Even the Instacart delivery woman found more than just a tip after taking the cake to Nike. Blackburn, who lives in North Carolina, needed to have the cake delivered to Nike, which is based in Oregon.
After placing an order from a store near Nike, the logistics of how it would be delivered became a concern.
Blackburn focused on making sure the resume cake would make it to Nike.
Lucky for me Denise (Baldwin) was the person from Instacart that day to pick up the cake, because she’s just so amazing,” Blackburn said.
Baldwin had her own to-do list once she picked up the cake. “[Blackburn] wanted me to take a look at it and make sure it looked OK,” she told GMA.
“Me and the baker were both talking about it, because we couldn’t believe that somebody had gone out of the box and did a resume on a cake … I messaged Karly and said, ‘It looks great. I’m on my way to the campus, and I’ll let you know how things go.’”
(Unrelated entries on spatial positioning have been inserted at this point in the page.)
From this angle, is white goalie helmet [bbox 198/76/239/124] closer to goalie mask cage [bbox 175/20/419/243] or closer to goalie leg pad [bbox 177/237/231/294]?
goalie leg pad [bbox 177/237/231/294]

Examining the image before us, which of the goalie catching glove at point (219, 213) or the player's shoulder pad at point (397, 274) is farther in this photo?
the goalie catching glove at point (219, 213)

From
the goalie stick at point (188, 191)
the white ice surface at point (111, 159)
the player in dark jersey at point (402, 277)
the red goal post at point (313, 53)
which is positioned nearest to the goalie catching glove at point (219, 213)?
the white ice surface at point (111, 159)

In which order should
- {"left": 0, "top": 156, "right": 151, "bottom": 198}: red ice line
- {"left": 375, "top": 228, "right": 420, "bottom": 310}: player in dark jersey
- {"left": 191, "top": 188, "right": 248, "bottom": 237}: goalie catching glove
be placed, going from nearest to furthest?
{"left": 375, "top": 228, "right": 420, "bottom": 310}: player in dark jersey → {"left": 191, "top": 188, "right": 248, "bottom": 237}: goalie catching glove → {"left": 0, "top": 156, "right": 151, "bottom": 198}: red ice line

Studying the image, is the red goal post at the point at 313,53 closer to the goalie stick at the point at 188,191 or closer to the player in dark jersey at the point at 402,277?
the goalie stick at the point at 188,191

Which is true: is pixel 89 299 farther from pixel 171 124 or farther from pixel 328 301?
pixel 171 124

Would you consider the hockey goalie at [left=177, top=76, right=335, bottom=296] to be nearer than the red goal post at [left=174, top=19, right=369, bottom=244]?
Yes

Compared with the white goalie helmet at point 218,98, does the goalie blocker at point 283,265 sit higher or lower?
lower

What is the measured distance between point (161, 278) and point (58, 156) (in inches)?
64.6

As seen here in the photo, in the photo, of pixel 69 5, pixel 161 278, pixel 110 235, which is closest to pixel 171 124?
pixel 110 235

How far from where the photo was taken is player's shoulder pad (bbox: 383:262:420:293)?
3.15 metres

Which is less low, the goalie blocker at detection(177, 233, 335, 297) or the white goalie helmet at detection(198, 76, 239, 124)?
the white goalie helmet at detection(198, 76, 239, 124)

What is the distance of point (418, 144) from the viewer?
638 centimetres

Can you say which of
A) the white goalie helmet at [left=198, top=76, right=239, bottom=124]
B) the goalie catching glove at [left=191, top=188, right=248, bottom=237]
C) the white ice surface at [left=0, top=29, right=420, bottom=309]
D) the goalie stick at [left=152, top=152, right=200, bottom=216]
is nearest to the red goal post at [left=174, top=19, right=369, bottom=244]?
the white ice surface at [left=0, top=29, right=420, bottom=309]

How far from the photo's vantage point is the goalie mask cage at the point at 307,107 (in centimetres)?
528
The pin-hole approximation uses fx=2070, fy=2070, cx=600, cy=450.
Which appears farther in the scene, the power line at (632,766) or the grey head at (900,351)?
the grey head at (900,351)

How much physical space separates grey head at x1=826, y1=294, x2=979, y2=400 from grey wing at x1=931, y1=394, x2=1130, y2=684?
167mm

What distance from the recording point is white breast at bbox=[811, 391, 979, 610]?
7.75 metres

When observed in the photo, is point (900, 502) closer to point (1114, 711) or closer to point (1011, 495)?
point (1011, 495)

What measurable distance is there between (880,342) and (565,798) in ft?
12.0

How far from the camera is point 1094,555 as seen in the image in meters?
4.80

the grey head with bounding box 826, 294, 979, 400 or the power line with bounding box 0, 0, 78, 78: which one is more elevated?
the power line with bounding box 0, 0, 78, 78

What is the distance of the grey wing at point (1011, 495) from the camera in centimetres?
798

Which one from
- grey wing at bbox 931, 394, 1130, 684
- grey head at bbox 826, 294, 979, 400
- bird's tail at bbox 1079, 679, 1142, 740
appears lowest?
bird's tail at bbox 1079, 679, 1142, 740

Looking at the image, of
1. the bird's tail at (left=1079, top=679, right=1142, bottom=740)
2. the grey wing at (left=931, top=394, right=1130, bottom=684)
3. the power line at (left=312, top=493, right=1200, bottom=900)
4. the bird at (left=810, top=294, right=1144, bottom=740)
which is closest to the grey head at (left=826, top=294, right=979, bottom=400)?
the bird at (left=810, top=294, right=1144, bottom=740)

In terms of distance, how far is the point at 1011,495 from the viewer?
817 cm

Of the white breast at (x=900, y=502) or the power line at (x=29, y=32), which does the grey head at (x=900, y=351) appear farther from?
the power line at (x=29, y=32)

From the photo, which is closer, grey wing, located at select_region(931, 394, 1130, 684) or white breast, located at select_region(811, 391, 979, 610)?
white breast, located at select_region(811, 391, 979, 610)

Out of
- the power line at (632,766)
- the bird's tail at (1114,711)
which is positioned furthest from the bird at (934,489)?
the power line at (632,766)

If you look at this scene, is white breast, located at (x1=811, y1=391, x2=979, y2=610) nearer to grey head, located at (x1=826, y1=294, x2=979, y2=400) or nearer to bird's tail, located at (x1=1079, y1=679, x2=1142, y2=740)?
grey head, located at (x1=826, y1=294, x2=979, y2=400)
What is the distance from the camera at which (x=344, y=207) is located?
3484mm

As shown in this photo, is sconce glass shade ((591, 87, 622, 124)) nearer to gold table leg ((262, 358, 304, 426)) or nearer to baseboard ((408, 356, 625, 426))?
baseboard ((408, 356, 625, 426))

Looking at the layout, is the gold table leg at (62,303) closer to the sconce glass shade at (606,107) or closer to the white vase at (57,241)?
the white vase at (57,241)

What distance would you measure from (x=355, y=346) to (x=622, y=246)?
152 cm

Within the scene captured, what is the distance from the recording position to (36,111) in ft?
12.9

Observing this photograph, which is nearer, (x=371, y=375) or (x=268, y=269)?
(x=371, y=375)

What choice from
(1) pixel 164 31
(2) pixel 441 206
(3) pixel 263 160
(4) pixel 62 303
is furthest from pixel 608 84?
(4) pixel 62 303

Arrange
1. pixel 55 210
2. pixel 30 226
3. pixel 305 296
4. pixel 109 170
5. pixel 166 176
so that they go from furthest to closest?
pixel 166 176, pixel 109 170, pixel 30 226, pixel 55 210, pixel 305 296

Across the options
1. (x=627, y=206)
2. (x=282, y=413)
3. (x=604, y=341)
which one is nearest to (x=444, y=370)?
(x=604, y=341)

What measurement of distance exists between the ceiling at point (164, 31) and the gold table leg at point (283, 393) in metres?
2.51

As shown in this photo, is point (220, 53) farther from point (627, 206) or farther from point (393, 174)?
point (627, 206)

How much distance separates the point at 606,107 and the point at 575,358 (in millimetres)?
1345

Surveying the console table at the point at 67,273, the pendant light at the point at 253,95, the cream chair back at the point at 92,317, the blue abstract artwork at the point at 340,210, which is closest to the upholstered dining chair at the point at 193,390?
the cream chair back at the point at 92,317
“She gets there and someone from security was like, ‘OK leave the cake here.’ And [Denise] said, ‘No, I have to give it to Mac (Myers), I have to see it go in his hands,” Blackburn recalled. “At the time I didn’t know this, but she had her 8-month-old son on one hip the whole time ‒ she didn’t even tell me, she was just like, ‘I’m gonna get it done.’”
And her perseverance paid off – Myers came down and picked up the cake himself, even taking a picture with it for confirmation.
“The cool thing afterwards was, [Denise] texted me, ‘You’ve inspired me to go chase after something better,'” Blackburn said.
In an odd twist of fate, the two women have now become friends, which might be the sweetest part of the entire cake scheme. “Denise inspires me to be a better person,” Blackburn said.